Schüler schlagen Alternativen zu Prüfungen vor

Emily selbst tendiert mittlerweile eher zum Durchschnittsabitur. „Das ist natürlich doof für alle, die sich noch verbessern könnten, aber es ist doch wahrscheinlicher, dass sich Schüler bei der aktuellen Situation verschlechtern. Und Noten sind auch irgendwie zweitrangig geworden.“

Sie und ihre Mitschüler haben eher Sorge, dass die Ansteckungsgefahr in der Schule jetzt noch zu hoch sei und sich das Virus daraufhin wieder weiter ausbreite. Darum ist sie skeptisch, wenn es jetzt wieder in die Schule gehen soll, zur Vorbereitung oder auch zu den Prüfungen an sich.

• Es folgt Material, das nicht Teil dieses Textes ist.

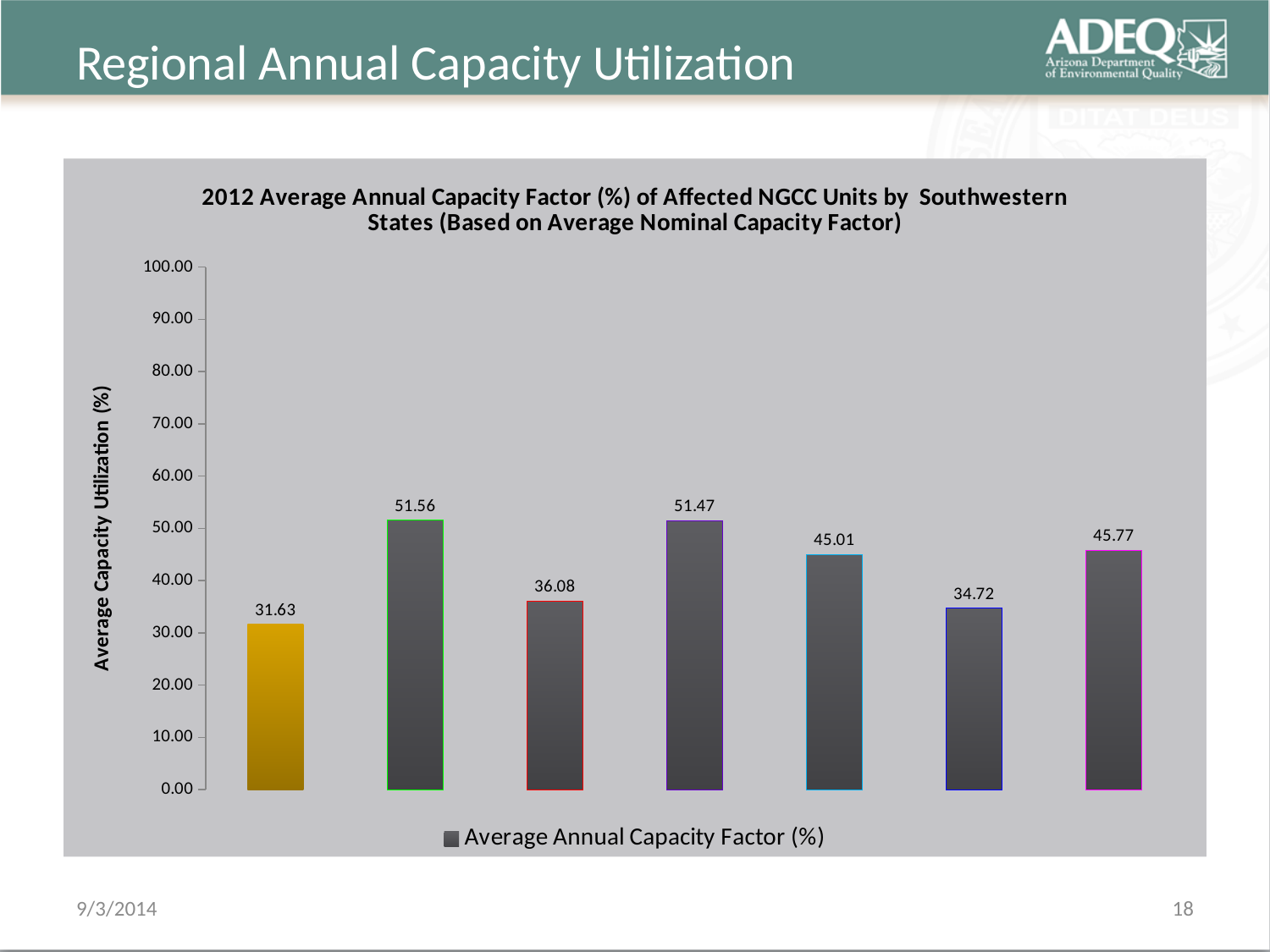
What is the label of the series shown in the legend? Average Annual Capacity Factor (%) What is the highest value shown in the chart? 51.56 Which is larger, the value of the fifth bar (45.01) or the value of the seventh bar (45.77)? 45.77 What is the value of the third bar from the left (with the red outline)? 36.08 What is the lowest value shown in the chart? 31.63 What is the difference between the highest value (51.56) and the lowest value (31.63)? 19.93 What is the value of the leftmost (gold) bar? 31.63 How many bars are plotted in the chart? 7 How many series does the legend list? 1 What type of chart is shown on the slide? bar chart What is the y-axis title of the chart? Average Capacity Utilization (%) What is the value of the rightmost bar (with the magenta outline)? 45.77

Schüler fühlen sich allein gelassen

Man müsse aus der Situation jetzt lernen: „Bei der Digitalisierung hängt Deutschland hinterher. Ein Abitur mit Online-Prüfungen wie an Fernuniversitäten geht nicht. Aber man könnte statt Klausuren Facharbeiten in den jeweiligen Fächern schreiben lassen, die bereiten einen auch auf das Arbeiten an der Uni vor.“

Für Emily steht fest: Die Schüler fühlen sich von der großen Politik total alleine gelassen.